My Facebook friend said, “they have been offended or taken a grudge about someone or something.” The choice of being offended is yours. The choice of harboring a grudge is yours. The people against whom you held the grudge may be long gone. “Never harbor grudges; they sour your stomach and do no harm to anyone else.” (a quote by Robertson Davies.
Whoever Robertson Davies is I’m glad for his quote from the internet. It’s wisdom, to be sure. The grudge holder is the only one who really gets harm from this. Leviticus 19.18 (the year WW1 ended) says, “You shall not take vengeance, nor bear any grudge against the sons of your people, but you shall love your neighbor as yourself; I am the LORD.”
Who’s with me?
Who’s with Moses?
Who’s with God on that one? More tomorrow...
01 July 2012
Lately I have been thinking about community. We need it desperately in the messianic world in Sydney, and probably worldwide. I've been traveling representing Y'shua in Korea, Argentina, Australia, and of course the US for decades. This shot was taken in New Zealand 2 weeks ago. And the Jewish woman with me is processing the issue of Jesus, which is awesome. And one of the things that she is discovering is that Christian people (often with whom she is staying) are very welcoming to us Jewish folks. And they form together into churches and communities in all parts of the world. This 'community' nature of the people of God is important for us to ponder and process. Maybe you will work this along with me.
I've a lot of photos on my Flickr site of me with this guy, or me with that guy. And I'm happy that God gives me one-to-one conversations and even one-on-one relationships with people. I value those. I welcome those. I want more of those.
I want us to form into communities. We need one another as Jewish believers in Jesus. We need to work together and pray together. We need to walk together and call people into relationship with US, not only with me or you or one by one. We need a community. That might look like a congregation here or there, but it goes well beyond that.

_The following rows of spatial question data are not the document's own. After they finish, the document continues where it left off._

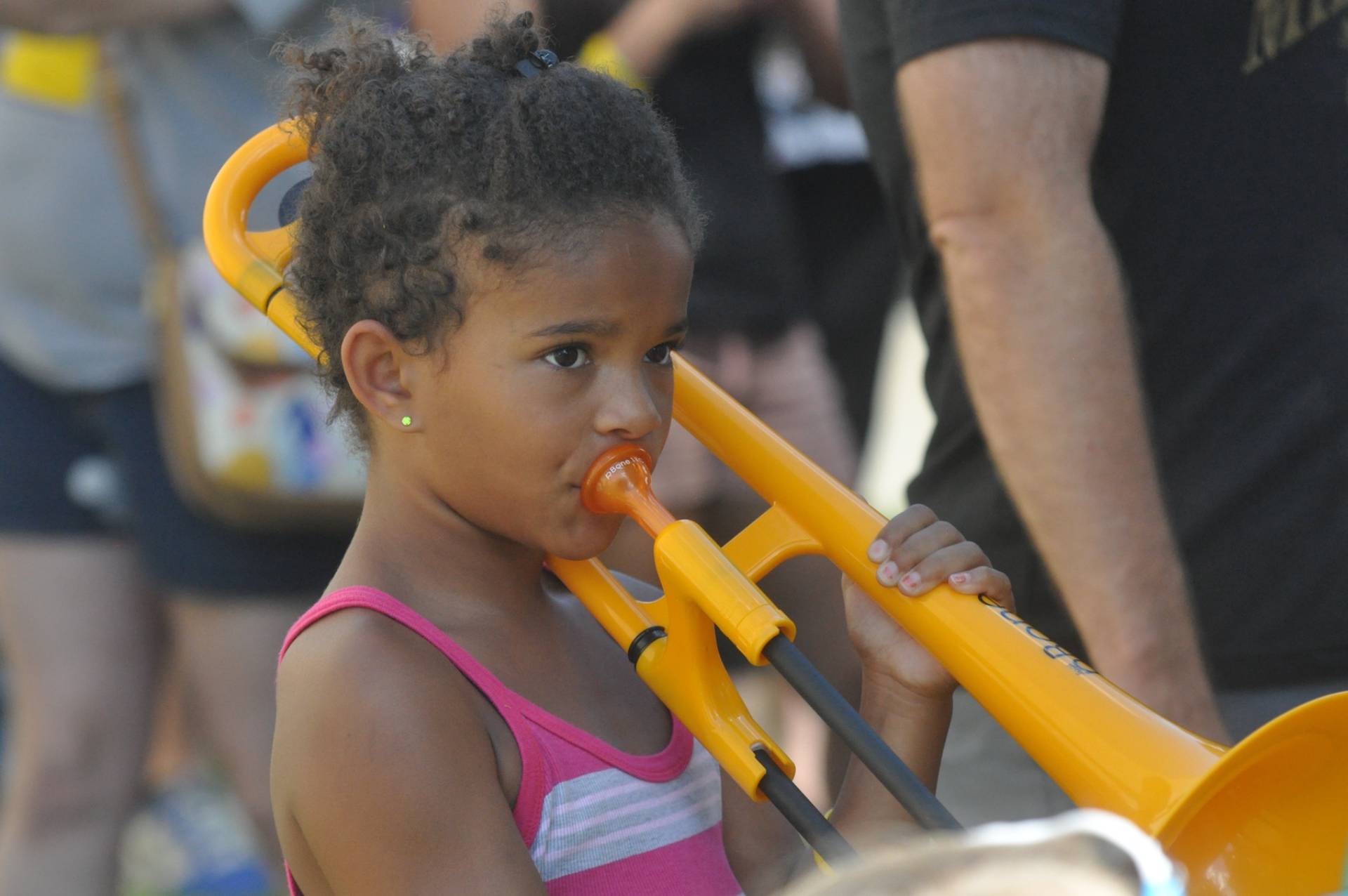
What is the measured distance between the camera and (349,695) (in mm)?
1540

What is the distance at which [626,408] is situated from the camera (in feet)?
5.37

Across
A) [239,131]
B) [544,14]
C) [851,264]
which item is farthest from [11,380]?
[851,264]

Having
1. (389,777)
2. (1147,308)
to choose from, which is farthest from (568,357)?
(1147,308)

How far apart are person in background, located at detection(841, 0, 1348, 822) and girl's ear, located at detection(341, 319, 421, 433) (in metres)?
0.68

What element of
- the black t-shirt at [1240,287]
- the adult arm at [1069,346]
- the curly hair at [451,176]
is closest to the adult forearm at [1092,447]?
the adult arm at [1069,346]

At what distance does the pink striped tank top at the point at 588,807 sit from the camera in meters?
1.63

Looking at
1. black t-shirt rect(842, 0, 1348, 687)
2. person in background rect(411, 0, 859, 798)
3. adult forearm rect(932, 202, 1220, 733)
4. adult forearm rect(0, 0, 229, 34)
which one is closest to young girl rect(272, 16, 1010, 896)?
adult forearm rect(932, 202, 1220, 733)

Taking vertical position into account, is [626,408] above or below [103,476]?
above

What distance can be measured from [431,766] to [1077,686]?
0.60 metres

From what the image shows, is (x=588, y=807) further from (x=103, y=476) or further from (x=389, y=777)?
(x=103, y=476)

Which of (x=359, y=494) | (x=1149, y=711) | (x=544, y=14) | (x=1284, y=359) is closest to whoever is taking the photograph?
(x=1149, y=711)

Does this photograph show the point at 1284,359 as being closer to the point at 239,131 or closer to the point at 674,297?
the point at 674,297

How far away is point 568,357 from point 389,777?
1.45 ft

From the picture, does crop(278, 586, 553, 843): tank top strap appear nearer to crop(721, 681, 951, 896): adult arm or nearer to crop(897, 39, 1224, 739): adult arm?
crop(721, 681, 951, 896): adult arm
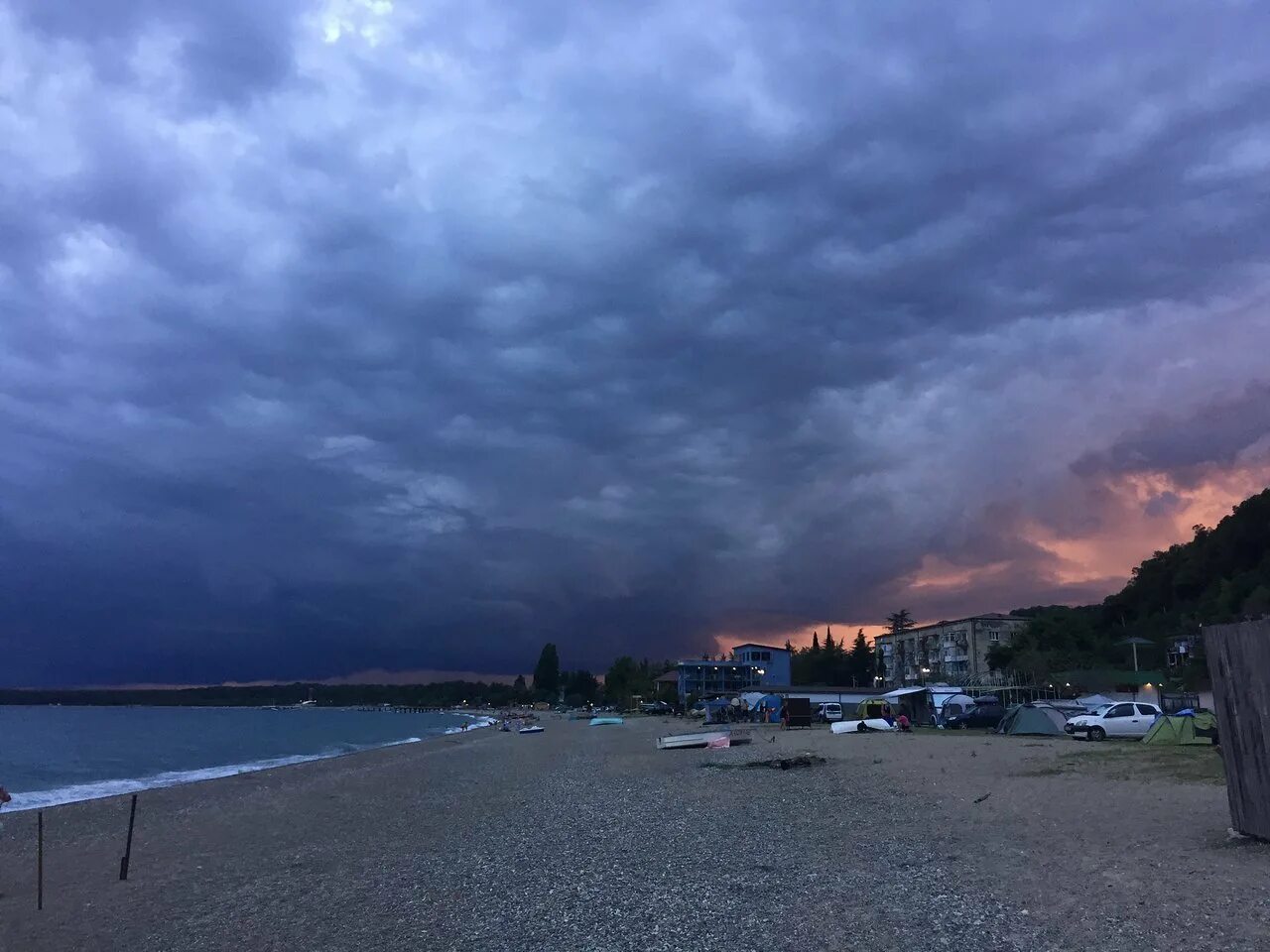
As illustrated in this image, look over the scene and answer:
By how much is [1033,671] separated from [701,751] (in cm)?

Maybe that's why I'm dreaming of the Messianic Jewish Community Centre. Maybe that's why we have begun and continue Hebrew classes. And Israeli dance classes. And Bible classes. That way we can dovetail our privacy about God into one another's lives.
Once a month we gather in Waverley (near Bondi) in Sydney as OneNewMan, Jews and Gentiles who are seeking a Jewish perspective on the Gospel, and trying to sort out who Y'shua is in this dark and desperately needy world. And that meeting is one of many pieces we need to make community happen.
We need you.
You need each other.
We are not isolated; we cannot survive in isolation. We are social animals and need one another.
Let's keep writing and working on this one. Can you help me/ us talk about this?